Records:
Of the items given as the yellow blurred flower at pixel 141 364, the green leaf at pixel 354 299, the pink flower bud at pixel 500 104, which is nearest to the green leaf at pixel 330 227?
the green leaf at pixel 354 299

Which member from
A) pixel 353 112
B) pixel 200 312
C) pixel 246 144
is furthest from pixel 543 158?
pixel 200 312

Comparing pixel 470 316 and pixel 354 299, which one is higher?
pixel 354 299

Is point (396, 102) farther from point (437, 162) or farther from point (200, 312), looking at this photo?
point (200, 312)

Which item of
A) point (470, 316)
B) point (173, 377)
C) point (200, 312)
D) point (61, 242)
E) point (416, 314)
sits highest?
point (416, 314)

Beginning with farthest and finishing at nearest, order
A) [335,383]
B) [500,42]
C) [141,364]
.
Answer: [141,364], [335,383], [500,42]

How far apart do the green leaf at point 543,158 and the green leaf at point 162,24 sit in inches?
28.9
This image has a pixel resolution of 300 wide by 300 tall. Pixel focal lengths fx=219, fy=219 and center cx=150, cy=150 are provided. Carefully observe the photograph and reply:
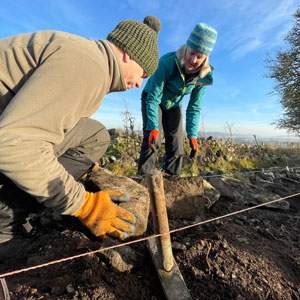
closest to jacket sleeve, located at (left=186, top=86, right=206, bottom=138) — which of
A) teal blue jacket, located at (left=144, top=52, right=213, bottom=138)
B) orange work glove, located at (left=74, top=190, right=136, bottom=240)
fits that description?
teal blue jacket, located at (left=144, top=52, right=213, bottom=138)

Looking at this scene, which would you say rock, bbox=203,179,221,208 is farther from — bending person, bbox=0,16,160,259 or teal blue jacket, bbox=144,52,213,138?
bending person, bbox=0,16,160,259

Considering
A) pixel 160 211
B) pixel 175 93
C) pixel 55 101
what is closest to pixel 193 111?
pixel 175 93

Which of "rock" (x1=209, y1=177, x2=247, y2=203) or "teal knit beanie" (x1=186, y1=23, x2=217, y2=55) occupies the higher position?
"teal knit beanie" (x1=186, y1=23, x2=217, y2=55)

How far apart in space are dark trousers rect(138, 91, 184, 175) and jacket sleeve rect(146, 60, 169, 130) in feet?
0.76

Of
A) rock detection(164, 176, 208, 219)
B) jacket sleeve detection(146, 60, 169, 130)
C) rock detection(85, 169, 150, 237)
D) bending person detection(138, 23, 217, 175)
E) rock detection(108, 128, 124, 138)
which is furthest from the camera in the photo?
rock detection(108, 128, 124, 138)

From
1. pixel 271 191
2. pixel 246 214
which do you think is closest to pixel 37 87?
pixel 246 214

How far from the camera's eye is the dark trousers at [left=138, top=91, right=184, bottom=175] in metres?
3.57

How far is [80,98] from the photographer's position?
1.31 m

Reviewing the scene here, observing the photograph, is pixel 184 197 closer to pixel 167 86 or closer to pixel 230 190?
pixel 230 190

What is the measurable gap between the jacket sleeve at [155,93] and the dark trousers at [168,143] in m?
0.23

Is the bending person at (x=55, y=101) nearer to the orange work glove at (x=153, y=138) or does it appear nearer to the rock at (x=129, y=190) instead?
the rock at (x=129, y=190)

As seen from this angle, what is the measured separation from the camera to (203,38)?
2795mm

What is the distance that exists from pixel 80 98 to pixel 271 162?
975 cm

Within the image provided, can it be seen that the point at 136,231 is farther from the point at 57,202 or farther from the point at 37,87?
the point at 37,87
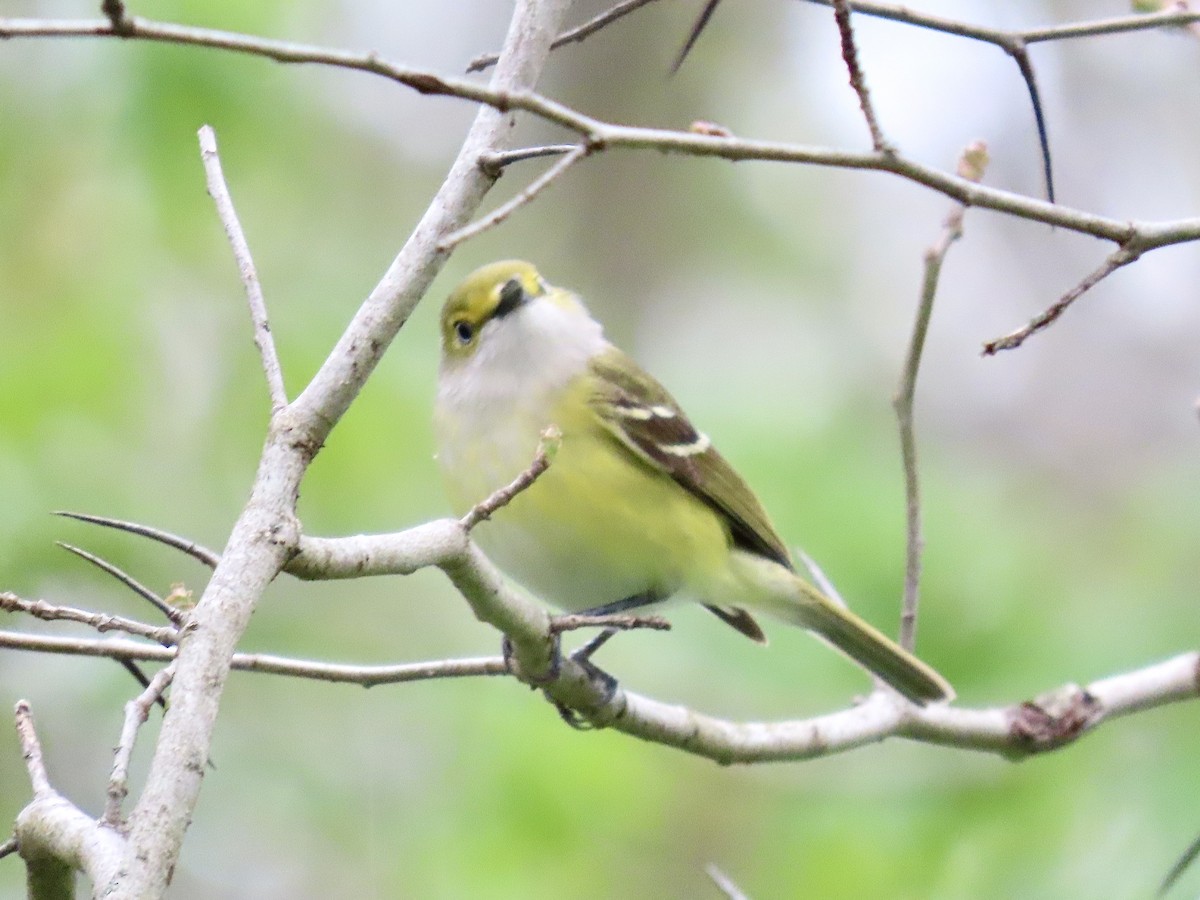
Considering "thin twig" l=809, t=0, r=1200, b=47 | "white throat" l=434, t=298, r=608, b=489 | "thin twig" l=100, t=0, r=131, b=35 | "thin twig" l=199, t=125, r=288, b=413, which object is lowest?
"white throat" l=434, t=298, r=608, b=489

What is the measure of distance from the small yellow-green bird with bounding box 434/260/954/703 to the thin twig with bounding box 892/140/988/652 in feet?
0.78

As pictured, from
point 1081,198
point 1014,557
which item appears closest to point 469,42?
point 1081,198

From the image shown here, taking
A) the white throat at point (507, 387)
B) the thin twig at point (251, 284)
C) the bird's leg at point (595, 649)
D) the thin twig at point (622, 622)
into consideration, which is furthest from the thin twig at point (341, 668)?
the white throat at point (507, 387)

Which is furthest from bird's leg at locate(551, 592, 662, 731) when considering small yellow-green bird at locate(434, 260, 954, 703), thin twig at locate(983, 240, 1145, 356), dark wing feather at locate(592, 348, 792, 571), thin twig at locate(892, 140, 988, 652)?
thin twig at locate(983, 240, 1145, 356)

» What to work on
Write the full listing out again with every line unchanged, but include no pictures.

» Output of the task
Of the items given as the yellow blurred flower at pixel 141 364, the green leaf at pixel 354 299, the pink flower bud at pixel 500 104, which is nearest to the green leaf at pixel 330 227?
the green leaf at pixel 354 299

Which member from
A) pixel 353 112
B) pixel 200 312
C) pixel 246 144
is furthest from pixel 543 158?
pixel 200 312

Comparing pixel 470 316 and pixel 354 299, which one is higher?
pixel 354 299

Is point (396, 102) farther from point (437, 162) or farther from point (200, 312), looking at this photo?
point (200, 312)

Which item of
A) point (470, 316)
B) point (173, 377)
C) point (200, 312)
D) point (61, 242)
E) point (416, 314)
sits highest?
point (416, 314)

Beginning with farthest and finishing at nearest, order
A) [335,383]
B) [500,42]
C) [141,364]
.
Answer: [141,364], [335,383], [500,42]

How far apart do the green leaf at point 543,158 and the green leaf at point 162,24 sit in inches?
28.9
This image has a pixel resolution of 300 wide by 300 tall. Pixel focal lengths fx=219, fy=219 and center cx=150, cy=150 are provided. Carefully observe the photograph and reply:
closest to jacket sleeve, located at (left=186, top=86, right=206, bottom=138) — which of
A) teal blue jacket, located at (left=144, top=52, right=213, bottom=138)
B) orange work glove, located at (left=74, top=190, right=136, bottom=240)
fits that description?
teal blue jacket, located at (left=144, top=52, right=213, bottom=138)

Looking at this scene, which would you say rock, bbox=203,179,221,208 is farther from — bending person, bbox=0,16,160,259 or teal blue jacket, bbox=144,52,213,138?
bending person, bbox=0,16,160,259

Considering
A) pixel 160 211
B) pixel 175 93
C) pixel 55 101
what is closest to pixel 193 111?
pixel 175 93

Which of "rock" (x1=209, y1=177, x2=247, y2=203) or "teal knit beanie" (x1=186, y1=23, x2=217, y2=55) occupies the higher position?
"teal knit beanie" (x1=186, y1=23, x2=217, y2=55)

How far apart in space are dark trousers rect(138, 91, 184, 175) and jacket sleeve rect(146, 60, 169, 130) in feet?
0.76

Of
A) rock detection(164, 176, 208, 219)
B) jacket sleeve detection(146, 60, 169, 130)
C) rock detection(85, 169, 150, 237)
D) bending person detection(138, 23, 217, 175)
E) rock detection(108, 128, 124, 138)
which is furthest from the camera in the photo?
rock detection(108, 128, 124, 138)

From
1. pixel 271 191
2. pixel 246 214
which do you think is closest to pixel 37 87?
pixel 246 214

How far from the camera's eye is the dark trousers at [left=138, top=91, right=184, bottom=175] in metres?
3.57

How far is [80,98] from the photographer's position?
1.31 m

Reviewing the scene here, observing the photograph, is pixel 184 197 closer to pixel 167 86 or closer to pixel 230 190?
pixel 230 190

What is the measurable gap between the jacket sleeve at [155,93] and the dark trousers at [168,143] in m?
0.23

Is the bending person at (x=55, y=101) nearer to the orange work glove at (x=153, y=138) or does it appear nearer to the rock at (x=129, y=190) instead?
the rock at (x=129, y=190)

As seen from this angle, what is the measured separation from the camera to (203,38)?
2795mm

What is the distance that exists from pixel 80 98 to pixel 271 162?
975 cm

Within the image provided, can it be seen that the point at 136,231 is farther from the point at 57,202 or farther from the point at 37,87?
the point at 37,87
Considering "thin twig" l=809, t=0, r=1200, b=47 | "white throat" l=434, t=298, r=608, b=489 | "thin twig" l=100, t=0, r=131, b=35 | "thin twig" l=199, t=125, r=288, b=413, which object is lowest?
"white throat" l=434, t=298, r=608, b=489

What is the measure of distance from the small yellow-green bird with bounding box 434/260/954/703 to the thin twig with bounding box 892/140/988/652 in feet?
0.78

As pictured, from
point 1081,198
point 1014,557
which item appears closest to point 469,42?
point 1081,198

From the image shown here, taking
A) the white throat at point (507, 387)
B) the thin twig at point (251, 284)
C) the bird's leg at point (595, 649)
D) the thin twig at point (622, 622)
into consideration, which is furthest from the thin twig at point (341, 668)?
the white throat at point (507, 387)

Which is furthest from bird's leg at locate(551, 592, 662, 731) when considering small yellow-green bird at locate(434, 260, 954, 703), thin twig at locate(983, 240, 1145, 356), dark wing feather at locate(592, 348, 792, 571), thin twig at locate(892, 140, 988, 652)?
thin twig at locate(983, 240, 1145, 356)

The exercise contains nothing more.